— AUFGABENSTELLUNG —
Gib aus dem Artikel über Naturgefahren in den Alpen die Stelle von "Studie: Klimawandel verändert" bis "alpinen Hochlagen zugenommen." wörtlich wieder.

— VORGEGEBENER TEXT —

<<<<

Studie: Klimawandel verändert Naturgefahren in den Alpen
Gefühlt ist es seit langem so, aber lässt sich anhand von Studien
über Jahrzehnte nachweisen, dass die Naturgefahren in den Alpen durch
den Klimawandel zunehmen?
Davos (dpa) - Wenn Lawinen ins Tal donnern oder riesige Mengen
Gestein abbrechen, warnt die Wissenschaft seit Langem, dass solche
Ereignisse sich im Zuge des Klimawandels häufen dürften. Um dies zu
prüfen, hat ein Team unter Schweizer Leitung 335 Studien gesichtet
und davon ein knappes Drittel ausgewertet. Es kommt zu gemischten
Ergebnissen.
Die Expertinnen und Experten haben Steinschläge, Bergstürze, Murgänge
sowie Eis- und Schneelawinen untersucht. Ihr Fazit ist nur in einem
Fall eindeutig: Steinschlag hat in alpinen Hochlagen zugenommen.
«Aus der gesichteten Literatur geht auch hervor, dass die
Quantifizierung der Auswirkungen des Klimawandels auf solche
Massenbewegungen schwierig bleibt», heißt es in der Studie, die im
Fachjournal «Earth-Science Reviews» veröffentlicht wurde. Das liege
unter anderem an dem komplexen Natursystem mit vielen Einflüssen und
an mangelnden Daten.
Steinschlag
Geröll und Gestein bricht plötzlich ab und kleinere Brocken stürzen
einen Hang oder eine Felswand hinab. Solche Ereignisse hätten in
hochalpinen Regionen zugenommen, heißt es in dem Fachartikel. Einer
der Gründe: Gletscher gehen zurück, der Permafrost, der gefrorene
Grund, taut auf. Feuchtigkeit im Boden kann Steine und Felsbrocken
lösen.
Bergstürze
Erst Anfang Oktober waren in Graubünden geschätzt 10.000 Kubikmeter
Gestein am Großen Tschingelhorn abgebrochen. 2017 gingen am Piz
Cengalo vier Millionen Kubikmeter Gestein ab. Acht Wanderer kamen um,
darunter Deutsche. Dennoch: Für eindeutige Aussagen zur steigenden
Häufigkeit fehlen noch Daten, so die Wissenschaftler. «Auch wenn eine
klare Aussage noch nicht möglich ist, deutet vieles darauf hin, dass
Bergstürze heute häufiger vorkommen», sagte Samuel Weber vom Institut
für Schnee und Lawinenforschung (SLF) in Davos.
Murgänge
Ein Murgang entsteht, wenn durch starken Regen Geröll, Schutt und
Erdreich an einem steilen Hang abrutschen. Dass es mehr Murgänge gibt
als früher, legt nur die Hälfte der Studien nahe, wie es hieß. Es
gebe aber Hinweise, dass mehr Murgänge oberhalb der Baumgrenze und in
Gebieten, die vorher nicht betroffen waren, passieren.
Lawinen
Die Studien zeigen, dass Lawinen mehr Nass- als Pulverschnee haben.
Mangels Schnee gibt es in niedrigen Lagen weniger, in höheren Lagen
hingegen etwas mehr Lawinen.
Der Klimawandel ist in den Alpen klar zu spüren: Die Lufttemperatur
ist von 1968 bis 2017 jedes Jahrzehnt um 0,3 bis 0,4 Grad gestiegen,
wie die Autorinnen und Autoren aus Analysen zitieren. Die Schneemenge
sei um bis zu 15 Prozent gesunken, die Schweizer Gletscher hätten
seit den 80er-Jahren bis 2016 rund 43 Prozent ihres Eisvolumens
verloren, in den Jahren 2022 und 2023 noch einmal zehn Prozent.

>>>>

— DATENAUSZUG —
<<<<

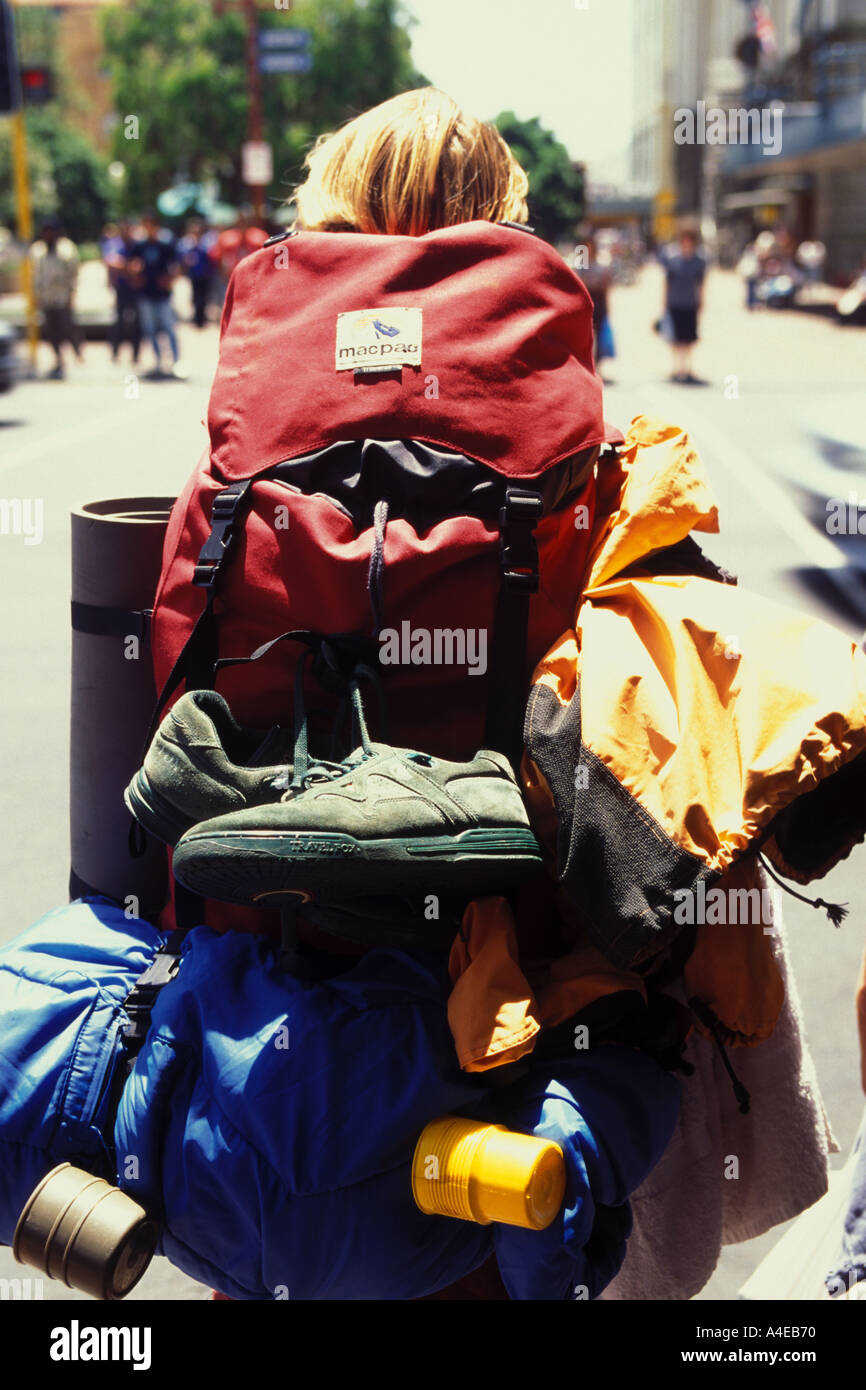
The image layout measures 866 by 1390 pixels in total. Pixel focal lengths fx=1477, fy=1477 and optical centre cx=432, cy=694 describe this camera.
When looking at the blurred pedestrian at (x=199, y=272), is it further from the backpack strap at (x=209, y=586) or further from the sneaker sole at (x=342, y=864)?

>>>>

— ANTWORTFELD —
Studie: Klimawandel verändert Naturgefahren in den Alpen
Gefühlt ist es seit langem so, aber lässt sich anhand von Studien
über Jahrzehnte nachweisen, dass die Naturgefahren in den Alpen durch
den Klimawandel zunehmen?
Davos (dpa) - Wenn Lawinen ins Tal donnern oder riesige Mengen
Gestein abbrechen, warnt die Wissenschaft seit Langem, dass solche
Ereignisse sich im Zuge des Klimawandels häufen dürften. Um dies zu
prüfen, hat ein Team unter Schweizer Leitung 335 Studien gesichtet
und davon ein knappes Drittel ausgewertet. Es kommt zu gemischten
Ergebnissen.
Die Expertinnen und Experten haben Steinschläge, Bergstürze, Murgänge
sowie Eis- und Schneelawinen untersucht. Ihr Fazit ist nur in einem
Fall eindeutig: Steinschlag hat in alpinen Hochlagen zugenommen.